Working across platforms and teams on Google Maps

My time at Google covered working on several different areas of development, blending user journeys and projects across teams as examples to pitch to executives. During my time there, I developed solutions in iOS, watchOS, and Unreal Engine.

Michael Edgcumbe · 1 minute read

I started my first year at Google working in San Francisco on Google Maps' answers in the Google Assistant interface. I developed a prototype that showed the Assistant interface giving Geo's revised answers designed by Geo Assistant's UX Designers.

For the second year at Google, I built versions of AR with a researcher, content strategist, and design lead that gave the user a way to find out more information about the world around them using audio content, and later formalized the technology as a patent. I also built new versions of the Place Sheet that shows info about a business for the Search and Explore team, some of which is still years away from being released.

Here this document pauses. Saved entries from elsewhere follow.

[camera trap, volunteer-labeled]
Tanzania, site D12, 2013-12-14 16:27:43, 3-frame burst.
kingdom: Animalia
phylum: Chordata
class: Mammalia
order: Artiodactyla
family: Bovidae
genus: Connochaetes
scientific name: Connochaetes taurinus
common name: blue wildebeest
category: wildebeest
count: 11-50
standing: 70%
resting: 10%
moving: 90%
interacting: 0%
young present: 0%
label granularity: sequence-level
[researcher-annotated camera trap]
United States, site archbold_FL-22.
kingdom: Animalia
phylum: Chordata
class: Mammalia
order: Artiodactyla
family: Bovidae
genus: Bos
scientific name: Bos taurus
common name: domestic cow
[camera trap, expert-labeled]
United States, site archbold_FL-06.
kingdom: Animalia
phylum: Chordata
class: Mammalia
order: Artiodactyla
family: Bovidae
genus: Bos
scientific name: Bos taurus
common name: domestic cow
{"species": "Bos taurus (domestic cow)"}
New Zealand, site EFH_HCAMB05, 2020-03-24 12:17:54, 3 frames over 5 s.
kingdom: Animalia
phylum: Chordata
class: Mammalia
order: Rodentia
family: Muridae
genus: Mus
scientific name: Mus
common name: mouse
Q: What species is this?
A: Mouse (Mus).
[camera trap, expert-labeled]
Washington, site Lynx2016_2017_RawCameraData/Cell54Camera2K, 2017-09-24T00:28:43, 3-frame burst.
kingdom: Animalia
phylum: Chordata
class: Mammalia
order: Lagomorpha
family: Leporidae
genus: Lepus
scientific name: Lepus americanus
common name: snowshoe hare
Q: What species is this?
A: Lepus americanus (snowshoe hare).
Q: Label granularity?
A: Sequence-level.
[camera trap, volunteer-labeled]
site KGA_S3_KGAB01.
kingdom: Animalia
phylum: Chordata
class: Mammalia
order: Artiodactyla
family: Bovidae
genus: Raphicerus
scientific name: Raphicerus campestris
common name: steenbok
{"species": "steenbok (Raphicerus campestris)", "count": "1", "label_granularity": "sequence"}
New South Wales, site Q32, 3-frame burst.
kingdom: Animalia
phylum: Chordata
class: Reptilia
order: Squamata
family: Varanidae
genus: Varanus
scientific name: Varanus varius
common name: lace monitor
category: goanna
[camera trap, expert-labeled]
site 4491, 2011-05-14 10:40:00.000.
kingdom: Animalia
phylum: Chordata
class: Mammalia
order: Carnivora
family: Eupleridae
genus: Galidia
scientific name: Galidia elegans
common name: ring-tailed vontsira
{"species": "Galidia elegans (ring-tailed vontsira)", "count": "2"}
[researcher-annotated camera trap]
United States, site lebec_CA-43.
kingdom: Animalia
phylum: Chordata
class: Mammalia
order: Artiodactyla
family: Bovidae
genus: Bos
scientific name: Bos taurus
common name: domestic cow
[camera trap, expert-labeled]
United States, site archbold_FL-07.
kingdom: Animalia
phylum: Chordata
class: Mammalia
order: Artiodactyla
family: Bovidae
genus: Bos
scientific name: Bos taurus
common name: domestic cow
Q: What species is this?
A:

I helped the UX designers conceive of the first UX versions of Area Busyness, announced at Google I/O in 2021. I showed the UX leads alternatives for three different UX versions of splitting the IA into five tabs. I worked on showing gestures in the first UX versions of Immersive View to design leads, announced at Google I/O in 2022. I created video and Youtube integrations with the Place Sheet, the lightbox, and other surfaces in maps that were tested by qualitative research.

I've worked on several unreleased concepts for the map itself, the upcoming UI and UX framework surrounding the map, and the 2D map's integration with Immersive View, Google Earth, Live View, Street View, and the Assistant.

During my last year at Google, I worked with the framework behind Bard to integrate six user journeys into Live View, the base map, and other concepts. I also used Unreal Engine to show revised versions of the 3D map being designed by our motion graphics leads with custom touch gestures designed to mimic the base map.

In retrospect, I built a Swift and Objective-C based monolithic prototype with 35 end to end user journeys on both the iOS and watchOS platforms that was used by UX design leads, designers, researchers, and executives for over three years.